SU BİTERKEN BAKMAK
Ağustos’un ilk günleri.
Vakit öğleyle, ikindi arasıydı.
Hava sıcaklığı 35 derecenin üzerindeydi.
Bir birine komşu, 10’a yakın köy gördük.
Uçsuz bucaksız ova köylerinde hüznü yaşadık, en sarsıcı haliyle.
Köylerdeki tarlalara bakınca Mısır, Pancar ve Ayçiçek ekili tarlaların, arpa ve buğday ekili tarlalara göre 5-6 misli kadar fazla olduğunu gördük. Hasattan sonra Anız.
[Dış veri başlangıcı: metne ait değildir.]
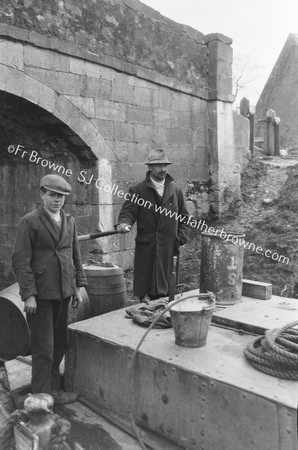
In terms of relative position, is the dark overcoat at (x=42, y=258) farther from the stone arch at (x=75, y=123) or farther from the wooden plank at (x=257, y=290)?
the stone arch at (x=75, y=123)

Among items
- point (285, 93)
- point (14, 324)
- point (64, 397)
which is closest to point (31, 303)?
point (64, 397)

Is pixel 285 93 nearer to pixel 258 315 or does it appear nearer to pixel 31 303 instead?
pixel 258 315

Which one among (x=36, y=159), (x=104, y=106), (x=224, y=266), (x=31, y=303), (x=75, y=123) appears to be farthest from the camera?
(x=36, y=159)

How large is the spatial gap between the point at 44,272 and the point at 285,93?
21.9 meters

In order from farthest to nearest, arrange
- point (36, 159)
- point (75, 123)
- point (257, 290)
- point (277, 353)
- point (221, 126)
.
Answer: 1. point (221, 126)
2. point (36, 159)
3. point (75, 123)
4. point (257, 290)
5. point (277, 353)

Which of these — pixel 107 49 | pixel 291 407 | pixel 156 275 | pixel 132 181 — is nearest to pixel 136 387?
pixel 291 407

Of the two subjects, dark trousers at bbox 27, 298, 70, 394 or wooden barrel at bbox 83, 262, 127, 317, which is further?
wooden barrel at bbox 83, 262, 127, 317

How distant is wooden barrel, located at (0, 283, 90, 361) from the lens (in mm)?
4707

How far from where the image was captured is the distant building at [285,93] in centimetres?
2203

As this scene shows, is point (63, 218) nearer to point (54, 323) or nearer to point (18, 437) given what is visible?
point (54, 323)

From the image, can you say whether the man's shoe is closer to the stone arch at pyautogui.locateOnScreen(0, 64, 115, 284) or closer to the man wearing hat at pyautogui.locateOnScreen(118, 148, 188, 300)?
the man wearing hat at pyautogui.locateOnScreen(118, 148, 188, 300)

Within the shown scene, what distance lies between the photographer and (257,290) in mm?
4512

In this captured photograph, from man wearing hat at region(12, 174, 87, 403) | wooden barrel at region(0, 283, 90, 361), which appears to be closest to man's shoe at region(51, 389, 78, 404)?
man wearing hat at region(12, 174, 87, 403)

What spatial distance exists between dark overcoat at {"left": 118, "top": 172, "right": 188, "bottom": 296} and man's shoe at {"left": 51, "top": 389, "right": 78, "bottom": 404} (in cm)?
175
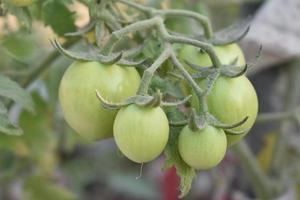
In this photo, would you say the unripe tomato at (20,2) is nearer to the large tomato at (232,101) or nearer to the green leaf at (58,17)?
the green leaf at (58,17)

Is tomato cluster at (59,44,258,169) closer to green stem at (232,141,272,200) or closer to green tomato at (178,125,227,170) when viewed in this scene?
green tomato at (178,125,227,170)

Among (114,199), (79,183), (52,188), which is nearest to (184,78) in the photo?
(52,188)

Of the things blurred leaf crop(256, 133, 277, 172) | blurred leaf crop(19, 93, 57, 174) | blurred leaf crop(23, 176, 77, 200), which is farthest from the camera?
blurred leaf crop(256, 133, 277, 172)

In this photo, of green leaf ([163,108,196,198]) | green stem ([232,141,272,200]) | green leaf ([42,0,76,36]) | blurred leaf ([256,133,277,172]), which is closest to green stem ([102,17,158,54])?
green leaf ([163,108,196,198])

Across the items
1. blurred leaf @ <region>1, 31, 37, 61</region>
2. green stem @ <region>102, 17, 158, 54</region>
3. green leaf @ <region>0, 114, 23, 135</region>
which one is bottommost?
blurred leaf @ <region>1, 31, 37, 61</region>

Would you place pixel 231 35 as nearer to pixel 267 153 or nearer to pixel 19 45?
pixel 19 45

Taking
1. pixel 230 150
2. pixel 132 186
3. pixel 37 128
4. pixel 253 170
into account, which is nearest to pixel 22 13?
pixel 37 128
Anıza dönen tarlalar: Şemsiye gibi yeşil bitkiliyle kaplı tarlaların arasında yok denecek kadar azdı.
Sulu tarımın yapıldığı bölgelerde yeşil bitki Mısır, Pancar ve Ayçiçek’le kalmıyor. Her yıl binlerce dönümlük alanda Patates, Domates, Havuç ve çeşitli Biber tarımı yapılıyor. Obruk ve Altınekin köyleri, çok muhtemel ki sulu tarıma elverişli daha başka köylerde de “su canavarı” bu bitkilerin on binlerce dönüm arazide bir şekilde tarımı yapılıyor. Araştırırken bizim köyde, köyden olmayan bir çiftçi şirketinin patates tarımı yapmak üzere 600 dönüm tarla kiraladığını öğrendik.
Su olsa memleket için iyide su, yok.
Su ha bitti, ha bitecek.
Su biterse ne olacak?
Suyun bitmemesi lazım.
Bitki-canlı-cansız-doğa, su ister.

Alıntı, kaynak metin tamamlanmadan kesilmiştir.